FEBRUARY 18,  2000 (released after 6pm)

Online Investors Feel Good About Enzo's New Treatment - Excerpts
By AARON ELSTEIN
THE WALL STREET JOURNAL INTERACTIVE EDITION

Web investors stood up and took notice after Enzo Biochem reported "significant progress" in developing a new treatment to stem the growth of HIV, the virus that causes AIDS.

Barry Weiner, president of Enzo Biochem, says the company isn't ready to report the results yet on the other six patients that participated in the study. "We are making very interesting headway with a very novel treatment for HIV," he said. "The report we did issue was quite meaningful."

The company's treatment works by injecting healthy cells into AIDS patients in the hopes they will replicate and ultimately restore the patient's immune system. In the prior experiments using this approach, the new cells vanished in a short time. But in Enzo's treatment, the new cells have persisted four to five months, said Jeffrey Laurence, director of AIDS research at Cornell University who has worked with Enzo Biochem in developing the treatment.

Mr. Laurence said such treatments have been stymied by two problems: After new cells have been injected, the virus sometimes has already mutated, eliminating effectiveness. And if the virus doesn't mutate, then it's been difficult to keep enough cells alive to treat it. "More research needs to be done to show that Enzo's is an effective treatment, but this is the longest we've seen the cells persist so far," he said.

Enzo's Mr. Weiner told shareholders that further tests are needed to determine the treatment's effectiveness. But he said that if the HIV treatment is successful, the approach could be used to treat hepatitis B, hepatitis C, heart disease, diabetes and cholesterol.

_ _ _ _ _ _ _

=== WHAT YOU NEED TO DO ===
Continue the article on Enzo Biochem's HIV treatment from its last sentence.

=== COLLECTED DATA ===
_ _ _ _ _ _ _

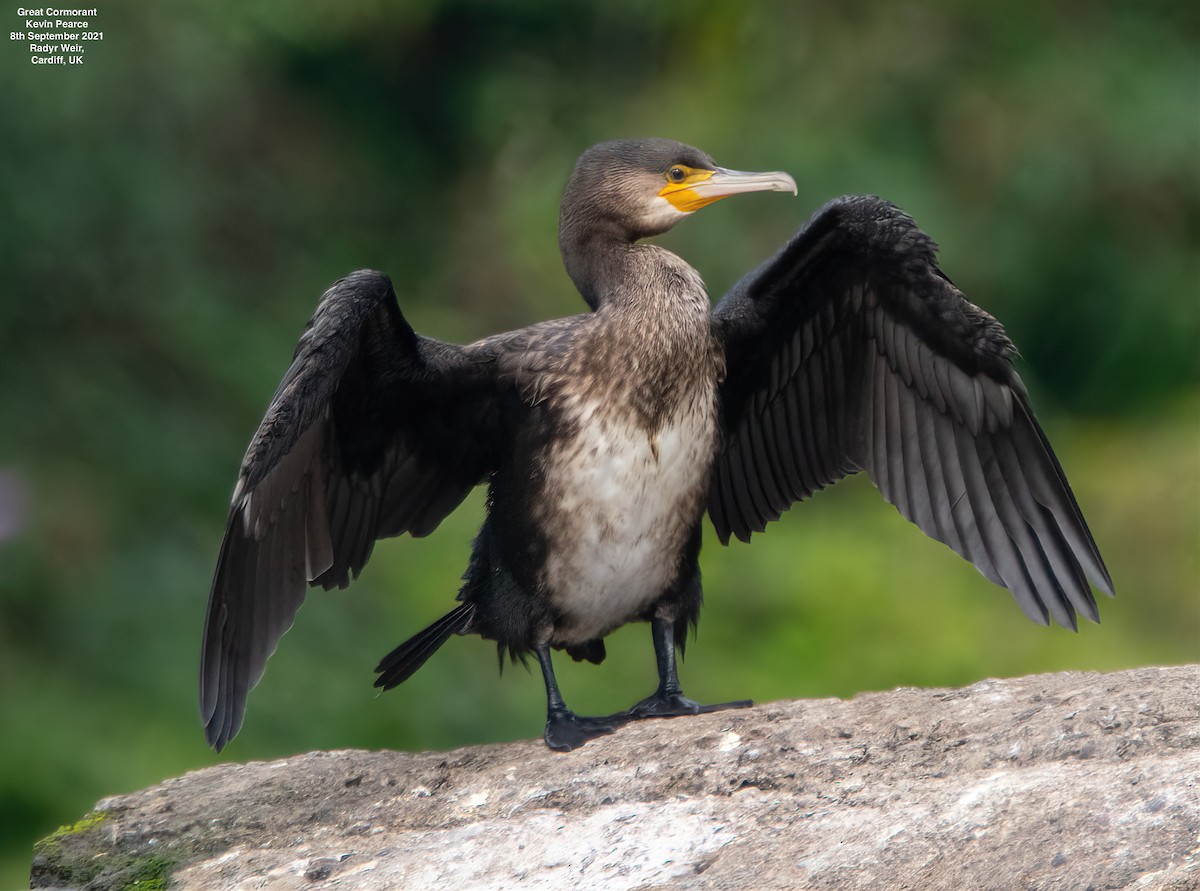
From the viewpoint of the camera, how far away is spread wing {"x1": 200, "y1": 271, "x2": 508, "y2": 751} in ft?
12.7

_ _ _ _ _ _ _

=== RESULT OF THIS TASK ===
"When I first recommended it, I saw they were a profitable company with no debt trading at low price with the potential to do something big. There seemed no downside," says Axxel Knutson, research director at Platinum Equities, a New York firm. "Now there's some risk in the stock after it went up so fast, but I'm still holding."

But the big jump came Jan. 12, after the company said in a press release that it told shareholders at its annual meeting of "significant progress in several areas" in its drug-development unit. The company said that trials of its treatment for HIV indicated the medicine was "functioning," although it cautioned that "further evaluation" was needed "to fully document efficacy."

Anthony Buonaspina, a 41-year-old Web-page designer in Babylon, N.Y., and long-time Enzo Biochem shareholder, created "The Unofficial Enzo Home Page" site last week (www.grq.net/enzo/) to counter the "bashers and short-sellers" who he says have "plastered" the message boards with negative comments since the stock jumped in January. Short-sellers profit from stocks falling by selling borrowed shares and replacing them later with stock bought at a lower price.

"I really believe what Enzo is doing could have deep and meaningful effects for society at large," Mr. Buonaspina said. "And it's nice to find a biotech company that's actually making money."